Based on the book of the same name by John Bellairs, The House with a Clock in Its Walls begins with 10-year-old Lewis (Owen Vaccaro) being sent to live with his uncle after the death of his parents. Jonathan Barnavelt (Jack Black) is Lewis’ only living relative and one Lewis doesn’t remember ever meeting. Jonathan lives in a old rundown house that the neighbors believe is haunted. The outside is decorated with jack o lanterns (even though it’s not Halloween) and horseshoes. Inside the house however is actually quite nice. Lewis is surprised to see that it is decorated with a rather large collection of clocks.
On his first night at his new home, Lewis learns that there are (almost) no rules and is questioned why one would wait to each cookies for dessert when cookies make for a better dinner. The quirky but very generous and seemingly kind uncle introduces Lewis to Florence Zimmerman (Cate Blanchett), his next door neighbor. The two seem to like each other despite the fact that they call each other names. The couple teach Lewis how to play Poker. Jack Black and Cate Blanchett and the new perfect screen couple and should definitely do more movies together. They have a great chemistry. For that matter, the pair work well with Vaccaro too.
Cate Blanchett, Owen Vaccaro and Jack Black (Universal)
Meanwhile at Lewis’ new school, the 10-year-old has a hard time fitting in although one student, Tarby Corrigan (Sunny Suljic), is impressed that Lewis lives in a haunted house. Insisting that it isn’t haunted, he invites Tarby over and as they explore the house, Tarby is interested in seeing what is hidden inside a secret cabinet. The same secret cabinet that Jonathan told Lewis to never open – his only one rule. Just like the Adam and Eve at the garden. Will Lewis open the cabinet? Let’s just say that the story eventually takes a darker turn.
As mentioned before, this movie left me with mixed emotions. On one hand it has great messages about family, accepting one’s “weirdness,” the joy or reading and the reward of working hard. On the other, as a Christian, I struggle with a story that focuses on the subject of witchcraft. Sure, other movies deal with the subject matter too like the Harry Potter franchise, but the difference there is Harry was born a wizard and the story takes place in an imaginary world. This movie takes place in our own world (albeit 1950) and mentions different forms of real witchcraft teachings, the meanings behind some superstitions and more. Also unlike Harry, who had to be a naturally born wizard to use witchcraft, in this story, anyone can become a warlock if they study hard enough. Lewis doesn’t just have an interest in the occult, he’s encouraged to embrace it.

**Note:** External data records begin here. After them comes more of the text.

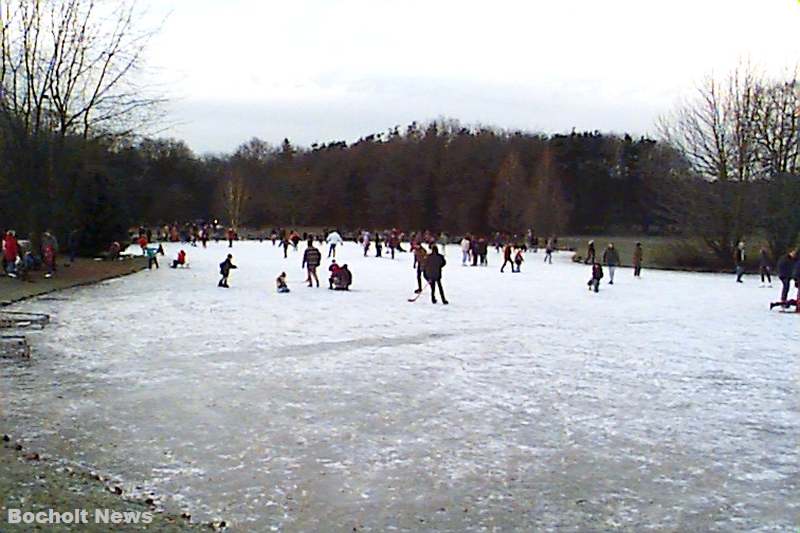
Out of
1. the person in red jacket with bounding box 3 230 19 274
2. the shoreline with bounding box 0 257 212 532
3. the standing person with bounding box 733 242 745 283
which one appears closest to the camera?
the shoreline with bounding box 0 257 212 532

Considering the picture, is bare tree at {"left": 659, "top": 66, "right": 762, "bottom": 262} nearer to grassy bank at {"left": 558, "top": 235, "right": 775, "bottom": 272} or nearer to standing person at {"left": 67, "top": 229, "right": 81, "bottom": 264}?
grassy bank at {"left": 558, "top": 235, "right": 775, "bottom": 272}

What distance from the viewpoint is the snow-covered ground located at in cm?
616

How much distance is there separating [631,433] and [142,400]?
4957 mm

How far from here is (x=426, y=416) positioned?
8.91 m

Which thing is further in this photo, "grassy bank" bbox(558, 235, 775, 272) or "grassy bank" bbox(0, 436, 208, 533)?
"grassy bank" bbox(558, 235, 775, 272)

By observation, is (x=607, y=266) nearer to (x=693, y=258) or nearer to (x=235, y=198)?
(x=693, y=258)

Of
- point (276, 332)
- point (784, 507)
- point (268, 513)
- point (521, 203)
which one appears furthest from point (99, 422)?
point (521, 203)

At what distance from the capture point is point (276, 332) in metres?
15.4

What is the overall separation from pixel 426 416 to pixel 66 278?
21.7m

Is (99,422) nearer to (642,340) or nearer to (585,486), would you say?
(585,486)

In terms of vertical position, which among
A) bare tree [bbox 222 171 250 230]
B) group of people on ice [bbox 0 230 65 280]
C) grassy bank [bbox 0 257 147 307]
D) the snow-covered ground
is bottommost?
grassy bank [bbox 0 257 147 307]

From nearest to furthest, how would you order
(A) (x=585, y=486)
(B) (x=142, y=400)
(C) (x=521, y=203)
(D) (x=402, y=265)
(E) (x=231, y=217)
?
(A) (x=585, y=486) → (B) (x=142, y=400) → (D) (x=402, y=265) → (C) (x=521, y=203) → (E) (x=231, y=217)

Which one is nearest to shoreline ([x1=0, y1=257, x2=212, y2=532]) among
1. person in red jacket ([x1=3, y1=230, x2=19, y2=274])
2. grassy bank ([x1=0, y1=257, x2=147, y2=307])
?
grassy bank ([x1=0, y1=257, x2=147, y2=307])

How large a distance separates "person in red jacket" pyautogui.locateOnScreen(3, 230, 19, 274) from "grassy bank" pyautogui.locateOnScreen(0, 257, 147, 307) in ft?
1.09
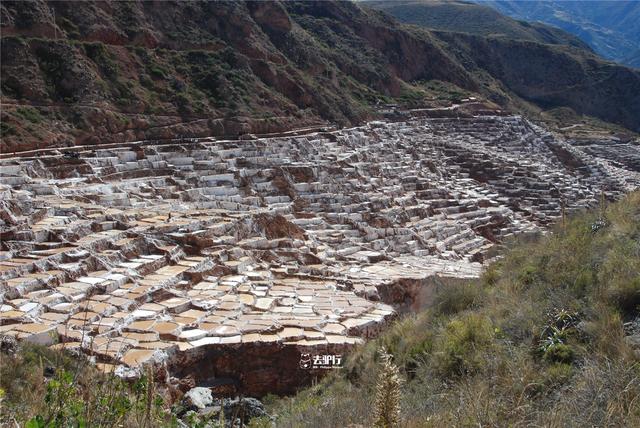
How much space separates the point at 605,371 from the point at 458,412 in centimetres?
105

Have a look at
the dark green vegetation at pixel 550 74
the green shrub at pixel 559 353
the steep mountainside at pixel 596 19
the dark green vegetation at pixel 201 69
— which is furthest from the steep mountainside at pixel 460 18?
the green shrub at pixel 559 353

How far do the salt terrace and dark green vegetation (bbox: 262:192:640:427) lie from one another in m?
1.30

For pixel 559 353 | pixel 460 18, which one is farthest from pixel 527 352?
pixel 460 18

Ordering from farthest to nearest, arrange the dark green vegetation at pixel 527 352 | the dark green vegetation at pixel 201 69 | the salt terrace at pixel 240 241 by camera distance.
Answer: the dark green vegetation at pixel 201 69, the salt terrace at pixel 240 241, the dark green vegetation at pixel 527 352

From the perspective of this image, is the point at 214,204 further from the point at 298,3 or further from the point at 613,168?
the point at 298,3

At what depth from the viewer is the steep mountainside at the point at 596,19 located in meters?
104

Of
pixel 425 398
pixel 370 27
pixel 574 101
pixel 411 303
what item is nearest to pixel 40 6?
pixel 411 303

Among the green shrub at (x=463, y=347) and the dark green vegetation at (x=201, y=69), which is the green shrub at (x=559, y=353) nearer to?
the green shrub at (x=463, y=347)

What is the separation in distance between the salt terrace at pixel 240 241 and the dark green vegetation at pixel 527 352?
51.3 inches

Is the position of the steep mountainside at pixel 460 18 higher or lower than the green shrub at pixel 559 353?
higher

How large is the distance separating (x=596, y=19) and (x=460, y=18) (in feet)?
229

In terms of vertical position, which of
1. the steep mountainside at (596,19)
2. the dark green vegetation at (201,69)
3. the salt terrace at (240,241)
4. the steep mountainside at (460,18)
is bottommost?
the salt terrace at (240,241)

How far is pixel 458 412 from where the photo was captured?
3.30 m

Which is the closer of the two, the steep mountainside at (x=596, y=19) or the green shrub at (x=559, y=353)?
the green shrub at (x=559, y=353)
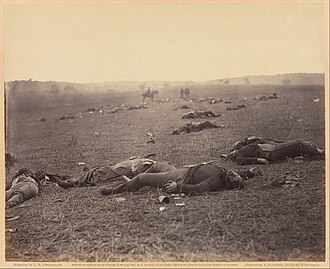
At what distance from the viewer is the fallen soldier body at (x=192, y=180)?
496cm

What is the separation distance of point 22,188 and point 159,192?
1310 millimetres

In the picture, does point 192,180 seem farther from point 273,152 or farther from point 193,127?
point 273,152

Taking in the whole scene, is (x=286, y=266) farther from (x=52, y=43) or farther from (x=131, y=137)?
(x=52, y=43)

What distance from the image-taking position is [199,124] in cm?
523

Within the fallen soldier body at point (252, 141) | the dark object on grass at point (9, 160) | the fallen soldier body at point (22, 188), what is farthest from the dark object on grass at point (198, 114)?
the dark object on grass at point (9, 160)

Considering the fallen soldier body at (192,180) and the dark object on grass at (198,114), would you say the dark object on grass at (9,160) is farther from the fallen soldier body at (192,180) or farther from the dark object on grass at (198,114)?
the dark object on grass at (198,114)

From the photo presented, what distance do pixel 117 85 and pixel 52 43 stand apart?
0.78 m

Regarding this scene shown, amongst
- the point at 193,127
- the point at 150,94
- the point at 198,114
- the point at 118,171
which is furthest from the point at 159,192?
the point at 150,94

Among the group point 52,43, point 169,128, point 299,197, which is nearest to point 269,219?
point 299,197

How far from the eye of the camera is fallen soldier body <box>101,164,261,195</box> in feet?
16.3

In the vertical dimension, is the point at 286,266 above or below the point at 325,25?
below

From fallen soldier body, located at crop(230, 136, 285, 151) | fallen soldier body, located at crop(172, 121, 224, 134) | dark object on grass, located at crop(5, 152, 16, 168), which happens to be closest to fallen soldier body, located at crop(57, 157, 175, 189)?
fallen soldier body, located at crop(172, 121, 224, 134)

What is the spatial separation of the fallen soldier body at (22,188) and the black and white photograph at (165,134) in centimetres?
1

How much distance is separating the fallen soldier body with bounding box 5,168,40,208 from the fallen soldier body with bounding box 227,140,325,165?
6.14ft
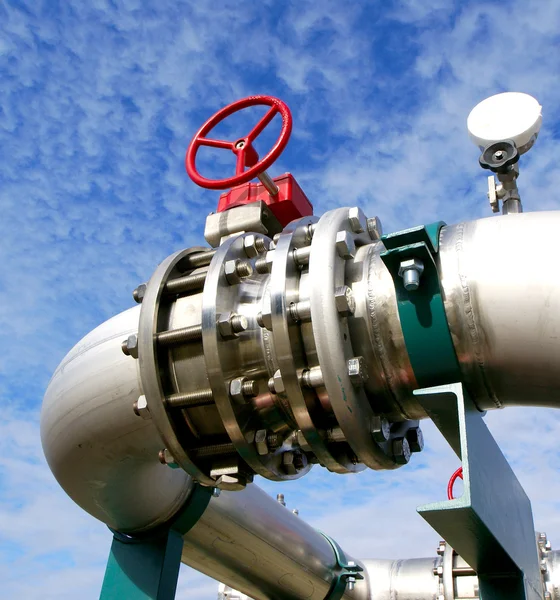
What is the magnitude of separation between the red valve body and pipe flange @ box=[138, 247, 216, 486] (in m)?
0.55

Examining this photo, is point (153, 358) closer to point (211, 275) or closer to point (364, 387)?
point (211, 275)

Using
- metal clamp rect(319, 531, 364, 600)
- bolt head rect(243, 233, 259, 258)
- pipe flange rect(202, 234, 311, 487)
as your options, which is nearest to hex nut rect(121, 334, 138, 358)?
pipe flange rect(202, 234, 311, 487)

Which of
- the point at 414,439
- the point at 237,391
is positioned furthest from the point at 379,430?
the point at 237,391

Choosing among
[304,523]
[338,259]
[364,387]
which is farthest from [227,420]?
[304,523]

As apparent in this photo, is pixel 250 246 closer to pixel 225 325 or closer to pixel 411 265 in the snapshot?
pixel 225 325

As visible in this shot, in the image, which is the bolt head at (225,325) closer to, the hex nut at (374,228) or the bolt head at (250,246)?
the bolt head at (250,246)

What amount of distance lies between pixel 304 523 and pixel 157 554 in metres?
1.48

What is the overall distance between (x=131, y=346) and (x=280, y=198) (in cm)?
87

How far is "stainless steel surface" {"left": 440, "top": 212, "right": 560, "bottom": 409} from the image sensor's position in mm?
1615

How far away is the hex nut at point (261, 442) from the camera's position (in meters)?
1.91

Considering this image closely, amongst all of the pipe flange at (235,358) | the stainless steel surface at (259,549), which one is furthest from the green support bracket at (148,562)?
the pipe flange at (235,358)

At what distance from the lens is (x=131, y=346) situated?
2.04 m

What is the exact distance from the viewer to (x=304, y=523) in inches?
155

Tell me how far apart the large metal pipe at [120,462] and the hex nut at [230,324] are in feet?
1.64
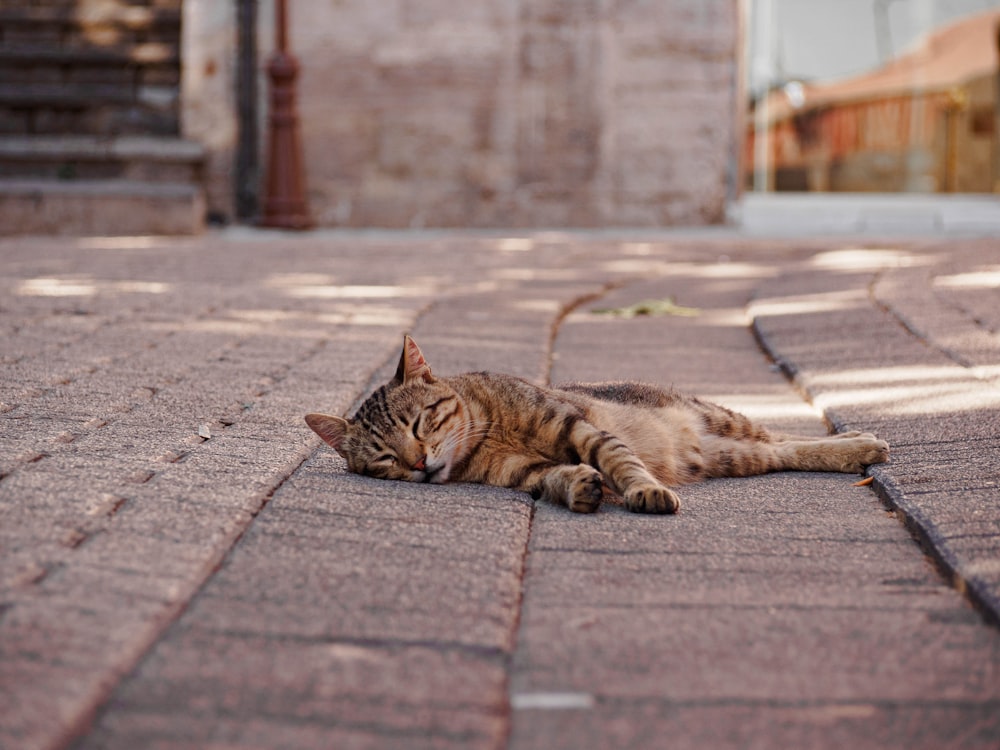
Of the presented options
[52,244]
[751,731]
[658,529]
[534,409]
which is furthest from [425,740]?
[52,244]

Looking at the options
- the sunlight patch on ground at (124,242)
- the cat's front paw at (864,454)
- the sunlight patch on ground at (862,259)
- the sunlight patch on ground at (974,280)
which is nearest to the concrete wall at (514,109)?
the sunlight patch on ground at (124,242)

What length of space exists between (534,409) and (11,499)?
1312 millimetres

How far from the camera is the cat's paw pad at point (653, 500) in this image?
285 centimetres

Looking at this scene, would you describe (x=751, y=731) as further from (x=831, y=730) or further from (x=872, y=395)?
(x=872, y=395)

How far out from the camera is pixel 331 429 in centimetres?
327

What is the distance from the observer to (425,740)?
1.68 meters

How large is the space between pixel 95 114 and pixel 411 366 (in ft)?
26.3

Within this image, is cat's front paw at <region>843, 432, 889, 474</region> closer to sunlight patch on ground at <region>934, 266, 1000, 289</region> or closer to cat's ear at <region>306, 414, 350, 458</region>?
cat's ear at <region>306, 414, 350, 458</region>

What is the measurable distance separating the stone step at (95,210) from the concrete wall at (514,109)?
47.4 inches

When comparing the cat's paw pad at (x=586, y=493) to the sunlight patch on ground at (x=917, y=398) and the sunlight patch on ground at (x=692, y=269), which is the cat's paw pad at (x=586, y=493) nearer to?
the sunlight patch on ground at (x=917, y=398)

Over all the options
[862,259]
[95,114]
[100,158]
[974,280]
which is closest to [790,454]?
[974,280]

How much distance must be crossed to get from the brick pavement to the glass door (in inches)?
363

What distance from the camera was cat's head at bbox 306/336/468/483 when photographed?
315 cm

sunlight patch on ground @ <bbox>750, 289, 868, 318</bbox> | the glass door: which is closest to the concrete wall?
the glass door
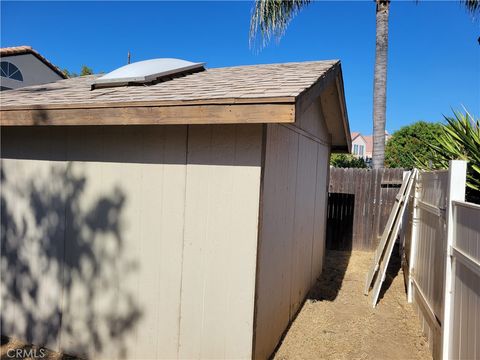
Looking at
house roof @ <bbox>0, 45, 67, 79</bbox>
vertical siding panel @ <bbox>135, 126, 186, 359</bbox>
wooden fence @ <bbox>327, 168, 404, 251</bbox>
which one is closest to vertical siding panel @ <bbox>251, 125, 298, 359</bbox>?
vertical siding panel @ <bbox>135, 126, 186, 359</bbox>

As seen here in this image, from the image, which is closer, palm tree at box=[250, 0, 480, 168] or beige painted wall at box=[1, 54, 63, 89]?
palm tree at box=[250, 0, 480, 168]

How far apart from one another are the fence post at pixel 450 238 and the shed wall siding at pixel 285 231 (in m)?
1.71

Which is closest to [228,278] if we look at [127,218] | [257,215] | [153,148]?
[257,215]

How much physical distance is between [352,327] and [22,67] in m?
18.6

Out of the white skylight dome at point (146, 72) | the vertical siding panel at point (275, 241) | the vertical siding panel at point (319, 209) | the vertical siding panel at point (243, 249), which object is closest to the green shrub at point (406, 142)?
the vertical siding panel at point (319, 209)

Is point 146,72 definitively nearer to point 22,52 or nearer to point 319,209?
point 319,209

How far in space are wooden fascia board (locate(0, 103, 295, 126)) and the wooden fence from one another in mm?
7860

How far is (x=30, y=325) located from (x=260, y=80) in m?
3.97

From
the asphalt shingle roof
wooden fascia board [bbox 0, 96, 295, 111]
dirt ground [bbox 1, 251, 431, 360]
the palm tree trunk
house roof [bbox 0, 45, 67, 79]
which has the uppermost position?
house roof [bbox 0, 45, 67, 79]

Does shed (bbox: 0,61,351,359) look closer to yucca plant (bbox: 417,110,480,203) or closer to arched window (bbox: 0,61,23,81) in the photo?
yucca plant (bbox: 417,110,480,203)

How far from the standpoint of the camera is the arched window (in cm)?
1636

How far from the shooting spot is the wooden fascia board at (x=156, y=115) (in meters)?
2.99

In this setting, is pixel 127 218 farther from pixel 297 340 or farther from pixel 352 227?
pixel 352 227

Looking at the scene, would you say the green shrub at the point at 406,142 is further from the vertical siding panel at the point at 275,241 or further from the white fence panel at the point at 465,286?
the white fence panel at the point at 465,286
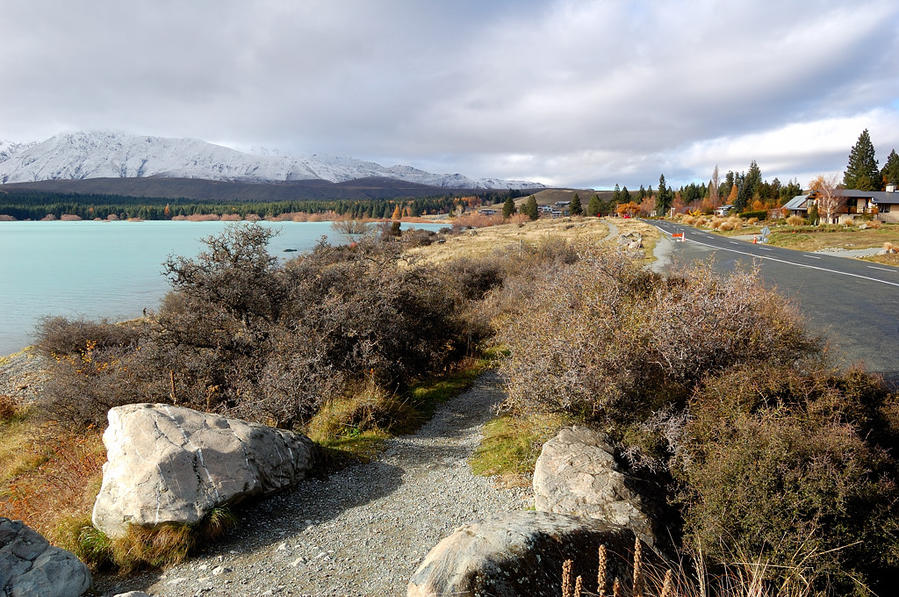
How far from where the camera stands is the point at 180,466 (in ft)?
17.2

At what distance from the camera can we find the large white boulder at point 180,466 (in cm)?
501

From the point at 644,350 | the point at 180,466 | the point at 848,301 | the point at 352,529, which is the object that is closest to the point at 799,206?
the point at 848,301

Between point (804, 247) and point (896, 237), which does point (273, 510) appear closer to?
point (804, 247)

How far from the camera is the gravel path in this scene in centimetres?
445

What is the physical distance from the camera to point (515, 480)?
622 centimetres

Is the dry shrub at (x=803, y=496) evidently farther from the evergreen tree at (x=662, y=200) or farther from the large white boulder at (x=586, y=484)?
the evergreen tree at (x=662, y=200)

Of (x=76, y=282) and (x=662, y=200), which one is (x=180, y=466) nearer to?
(x=76, y=282)

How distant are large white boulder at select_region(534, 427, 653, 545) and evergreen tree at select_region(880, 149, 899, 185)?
298ft

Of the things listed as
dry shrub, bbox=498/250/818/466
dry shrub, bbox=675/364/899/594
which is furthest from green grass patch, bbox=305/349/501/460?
dry shrub, bbox=675/364/899/594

Now, to be fair, for the most part the movie plays out as a fantasy story that isn’t much different than say The Wizard of Oz. In fact, at one point the film makes a nod to the classic film with Lewis asking his uncle if he is a good warlock or a bad one. However, the last quarter of the movie plays out more like a horror film with a real demon and enchanted pumpkins. Though the main character is 10-years-old, I would think that many 10-year-olds in the audience will get freaked out by some of the imagery and themes. It doesn’t help that the the director is known for writing and directing various horror movies such as Hostel, Cabin Fever and The Green Inferno. With that said, the movie keeps the humor going throughout, Jack Black is always comforting and the story ends with a happy ending.
So, I guess I’m saying that you know your kids and know what’s best for them. You might really enjoy the movie as I did, but as adults, we can appreciate a story for what it is. Kids are more impressionable and for that reason, I wouldn’t want my kids to watch this film.